◆ Source extract
########

If you want to laugh and have fun, the Spazmatics have the night for you
When four guys take the stage dressed like they’re out of an ’80s comedy right down to the skinny ties, flood pants, hornrimmed glasses and Brylcreemed hair, you know you’re in for a fun night.
The Spazmatics kick off the long Thanksgiving weekend with a new wave ’80s party, performing a 9 p.m. show Nov. 24 at the Hard Rock Casino Northern Indiana in Gary. You’ll hear songs like “Blinded Me with Science,” “Whip It,” “Tainted Love” and many, many more hits from the Me Decade.
The Spazmatics were created in 1997 by Perfect World Entertainment, a group responsible for other acts such as Boogie Knights, Anthem, Doublewide, The Stonez, Metalshop and Dope MC’s. There are about 15 Spazmatics casts nationwide.
Drummer Peter Drefs, or Eugene as he’s known on stage, has been with Perfect World Entertainment since 2003. Perfect World Entertainment started in Los Angeles in the early 1990s, he said.
“It started with our president (Jamie Brown). He had a band. They were, and still are, an original band. But they also put together a disco band called the Boogie Knights. The Boogie Knights got very big very fast.”
That success led to the creation of more disco bands with names like Disco Inferno and Bootiequake.
“He had friends around the country, and eventually there were bands in San Francisco, Los Angeles, Dallas, Cleveland, Chicago and Tampa and they were all doing these disco shows. Here in Chicago, we were and still are called The Afrodisiacs.”
In the early 2000s, the ’80s started becoming popular again — music, fashion and culture. Perfect World Entertainment tried a few different types of ’80s groups and the one that did the best with audiences was The Spazmatics, Drefs said.
“They reached out to all these people in the different markets who were doing the disco show and said, ‘Hey, we have this new concept if you guys are interested,’ ” he said. “Some markets, the same four guys did the disco show and the Spazmatics show. Fast forward to today and we still have bands in all those markets. We have a band in Austin that does fantastic. We have a band in the Carolinas now. We’re all over the country.”
The band members are all real musicians and in the Chicago Spazmatics case, with more than 140 combined years of experience in the music business, he said.
“We’ve all been doing this since high school,” Drefs said.
He got into music growing up in
Delevan, Wisconsin; listening to his older brothers’ records.
“I have two older brothers that play drums. We had one very old, beat-up drum set in the house and one day I just went down and started making noise on it,” he said. “After about two weeks of that, my brother came down and said, ‘OK, I can’t take this anymore.’ And he showed me the most basic, simple drum beat. And that was it. I haven’t stopped playing from that moment on. That was 1983.”
He went to the Musicians Institute in Los Angeles after high school. It was there that he auditioned for the Perfect World Entertainment and then didn’t hear from them for five years, he said, by which time he had moved back to Chicago.
“The band was active in Chicago and doing well and they didn’t need me at the time,” he said. “Thankfully, he kept my number.”
He officially joined in 2003. He’s the only member still in the band from when he joined.

########

◆ Data
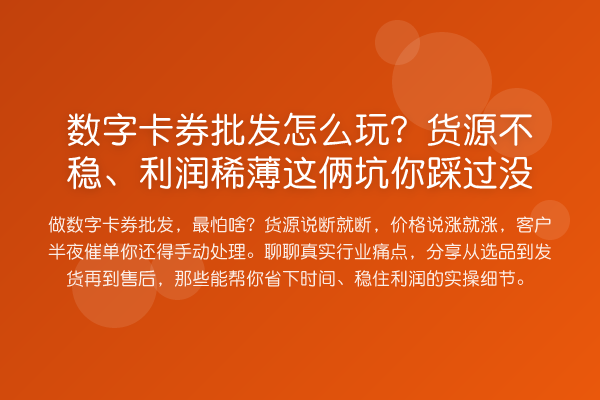 数字卡券批发怎么玩？货源不稳、利润稀薄这俩坑你踩过没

########

According to the Spazmatics article, in what year did Perfect World Entertainment create the Spazmatics? The listing is separate material, unrelated to the Spazmatics article.

◆ Written response
1997